2008-09 Küresel krizin en fırtınalı olduğu günlerdi. Faizler yüzde 20’nin üzerine çıkmıştı. Türkiye krizden en çok etkilenen ülkelerden biriydi.
O günlerde Yeni Şafak Gazetesi’nde yazıyordum. Önerilerim TOBB Başkanı Rıfat Hisarcıklıoğlu’nun dikkatini çekti ki, görüşmek için davet etti. Her zamanki gibi sorunların projelendirilip çözüme hazır hale getirilme işi Güven Sak hocaya kaldı.
“Faiz yoksa-ortak alın”
“Faize ödeyeceğiniz paranın yarısını ortağınıza ödemeyi göze alın; faizle alacağınız paranın iki katını yeni ortaklarınız size verecektir”
Kısaca sermaye piyasaları çalışsın dedik.
Bu ana felsefe ile Güven Sak Bey “Halka Arz Seferberliği” projesini oluşturdu. SPK ve İMKB (Şimdi BİST) işin içine alınarak gonk töreni yapıldı.
SPK ve İMKB, projenin fikir sahibi olmama rağmen beni toplantıya bile davet etmediler. Allahtan TOBB Başkanı Rıfat Hisarcıklıoğlu vardı ve kontenjanından toplantıya davet etti. Hatta programın konuşmacıları arasında bile yoktum.

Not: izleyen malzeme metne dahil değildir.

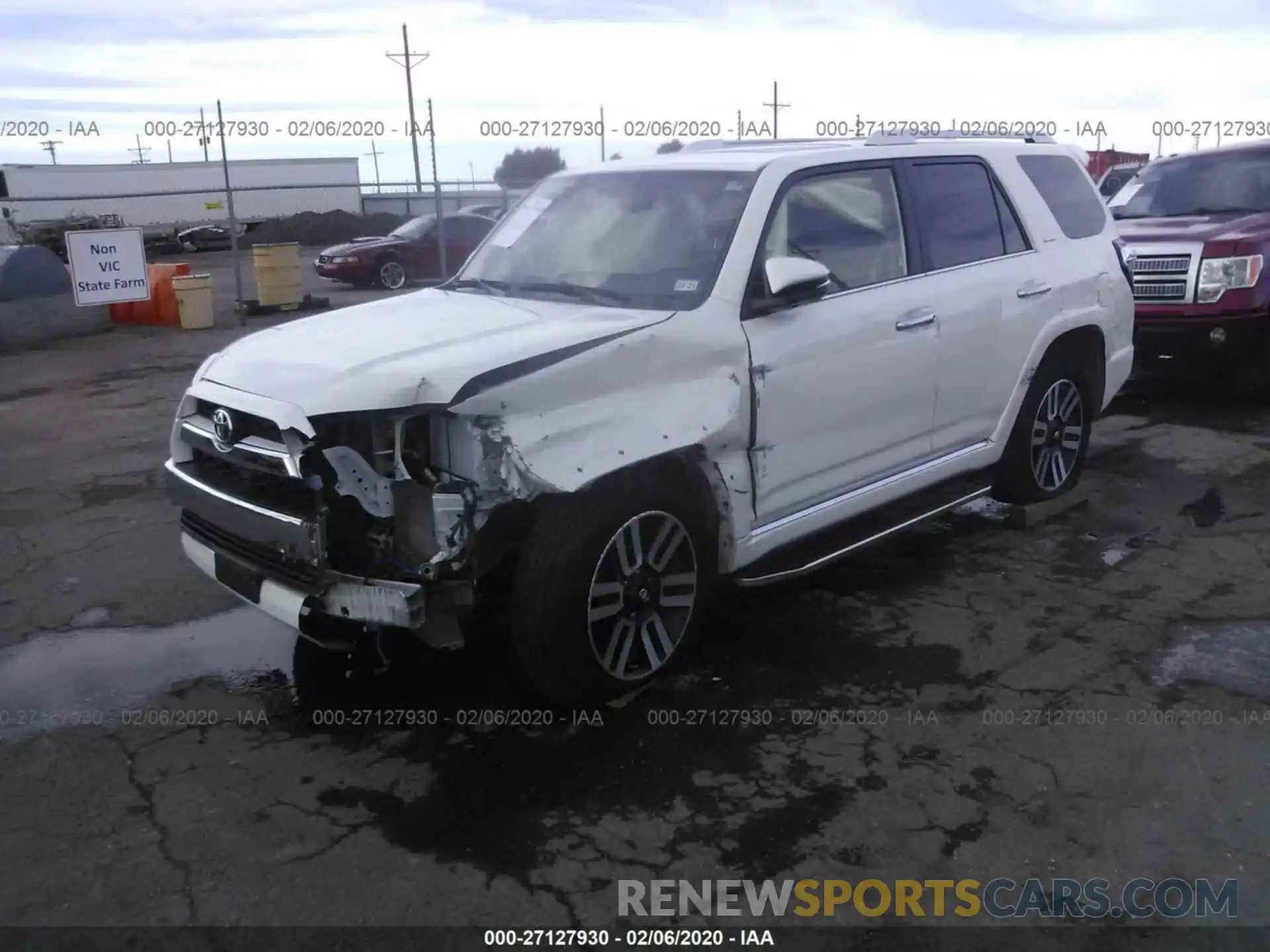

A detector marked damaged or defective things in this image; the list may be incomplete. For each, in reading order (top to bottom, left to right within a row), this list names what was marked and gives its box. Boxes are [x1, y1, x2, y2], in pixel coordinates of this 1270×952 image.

crumpled hood [1117, 212, 1270, 243]
crumpled hood [200, 286, 675, 413]
exposed front bumper bar [163, 459, 325, 566]
cracked asphalt pavement [2, 330, 1270, 934]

Salonun taa arka tarafında fikir sahibi olarak öylece oturdum. Rıfat Bey “Bak Kahveci senin için buradayız” diyene kadar kimse orada olduğumu bile bilmiyordu.

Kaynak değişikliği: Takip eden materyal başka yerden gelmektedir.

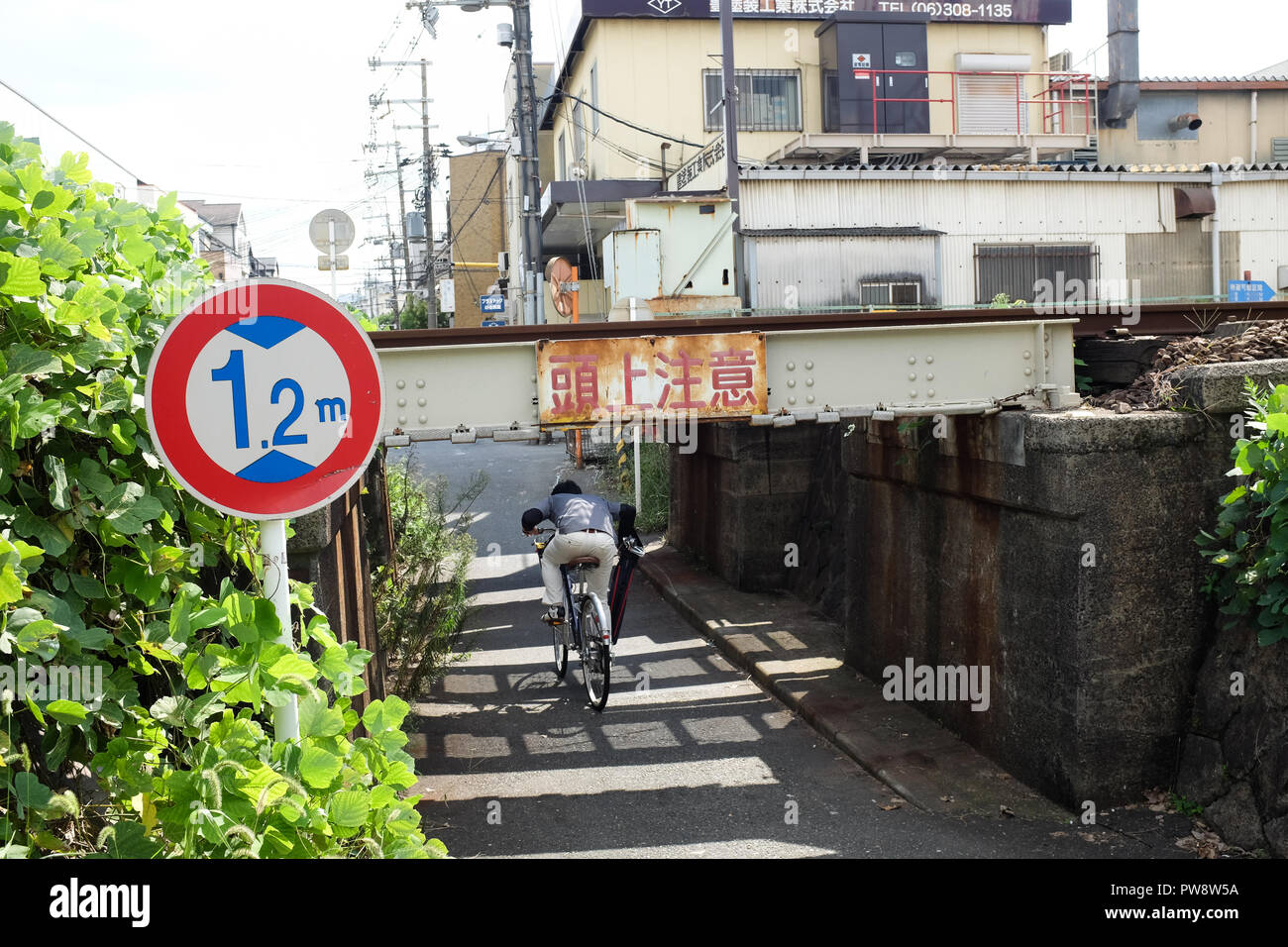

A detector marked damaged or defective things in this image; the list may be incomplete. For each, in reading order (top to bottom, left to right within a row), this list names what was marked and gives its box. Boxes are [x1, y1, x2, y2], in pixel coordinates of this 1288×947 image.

SPK ve IMKB ile pek aram yoktu. Borsada küçük ortakların haklarının korunmadığı noktasında sert eleştirilerim oluyordu. “Yatırımcı borsadan kaçıyor, bunun uzun vadeli olumsuz etkileri çok ağır olacak” diyordum. O günlerde, “Gizli bir el ekonomiyi sadece faize bağlıyor, bu tuzağa düşmemeliyiz” diyordum.
Ve halka arz seferberliği başladı.
Satılan 52 şirketin 42’si ya battı ya da ana pazarlardan düştü. -Halka Arz Seferberliği- döndü mü size “Halkı Soyma Seferberliğine”.